Medical professionals are very good at measuring weight gain and other physical attributes like meeting milestones. There also needs to be a focus on meeting the emotional needs of infants AND their mothers. Adequate weight gain does not always mean a healthy breastfeeding relationship for baby or mom. 

Related: Dear mama, you should not be an afterthought after giving birth

Since the day my son was born, I knew I loved him with my whole heart. I knew I wouldn’t hesitate to take a bullet for him. But I could barely get off the couch when he needed me. I was barely holding on and needed things to get easier. He was five weeks old and I will never forget this day. He looked up at me and smiled the sweetest chubby-faced smile. And I melted. I remember thinking to myself, “This is it.” In that moment, finally, nothing else mattered and we fell so in love with each other. I felt the bond with my child I longed for. And we haven’t looked back since. 
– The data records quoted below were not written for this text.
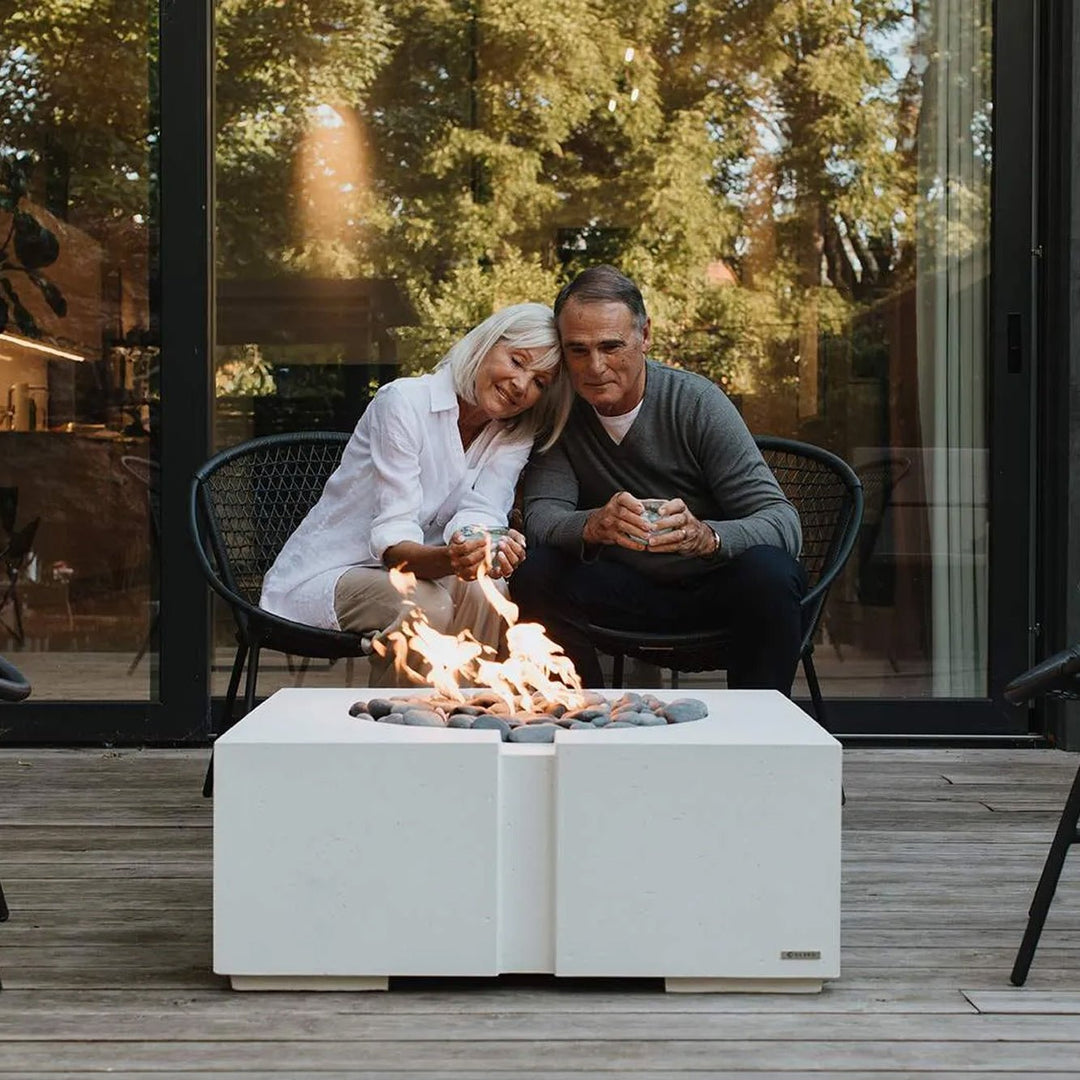 DEKKO Bravo 32 inch square concrete fire pit table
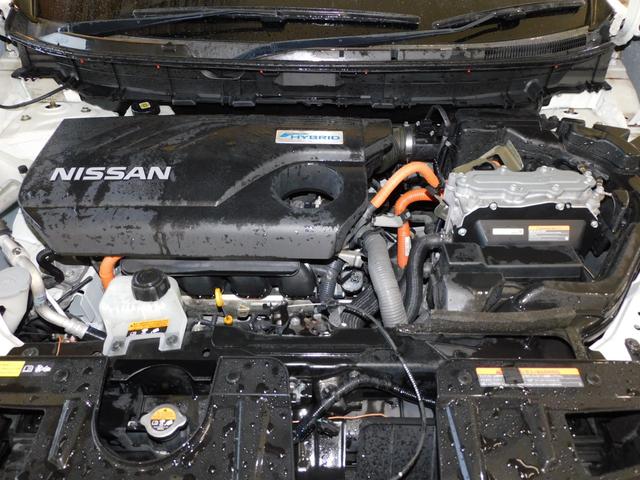 エクストレイル モード・プレミア　ハイブリッド　サンルーフアラウンドビューモニターバグガード踏み間違い防止機能メーカーＯＰナビパワーバックゲートハーフレザーシートシートヒーターパートタイム４ＷＤクルーズコントロールブラインドスポットモニター（32枚目）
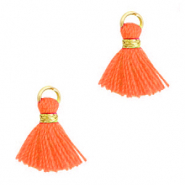 Pompons 1.2cm Dor&eacute;-orange vif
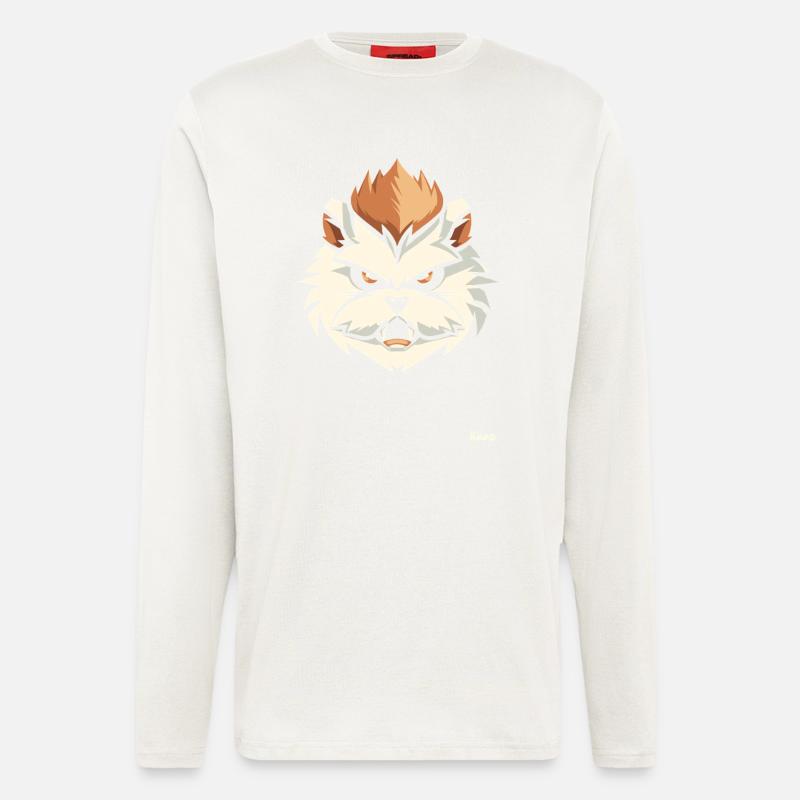 Angry hamster head with mohawk - Longsleeve - made by SPREAD - OFF WHITE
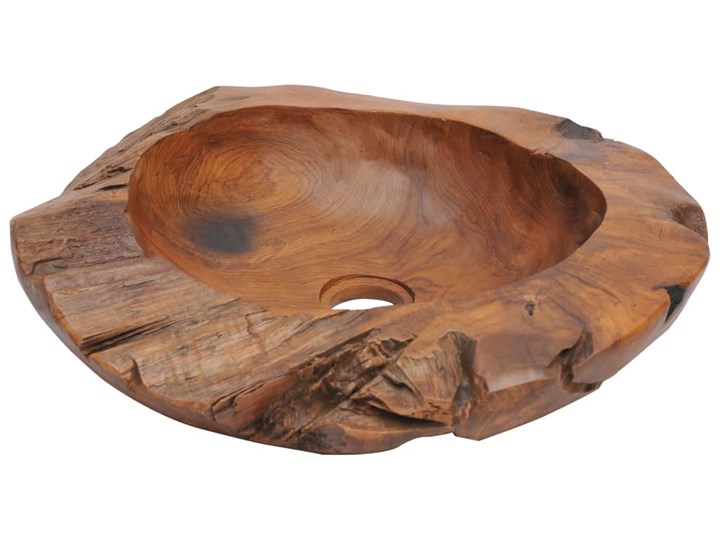 vidaXL Umywalka z drewna tekowego, 45 cm Drewno Kategoria Umywalki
My son is three months old now. Things are getting easier. We fall in love with each other all over again all day long. We are finally breastfeeding successfully after a fixed tongue/lip tie and a lot of help from chiropractors and a lactation consultant.

I am seeing a counselor who is passionate about helping mothers with postpartum depression. I am accepting a lot of help from my village. I am learning to give myself grace. I am learning to find a balance between being a stay at home mom to two under two and being the Kourtney I was before babies. I am learning that going to the grocery store can’t be counted toward a mental health break. I deserve more than that.

Related: Therapy made me a better mom—and wife

Husbands—don’t let your wife forget the woman she is. Constantly remind her of the woman that you love. Friends—be patient. It’s hard to be a good friend when you are battling your own demons. 

To the mother reading this: You have to be OK. Postpartum is messy, exhausting, and makes you second guess everything about yourself. You are not failing. You are selfless and constantly push through so much for your babies.

Be authentic. Skip the small talk and have the deep conversations. That authenticity invites your support system to love on you and love on you hard. Do it for you. I am beating postpartum depression one day at a time because of that love and you deserve the same. The light at the end of the tunnel is closer than you think and you WILL get there.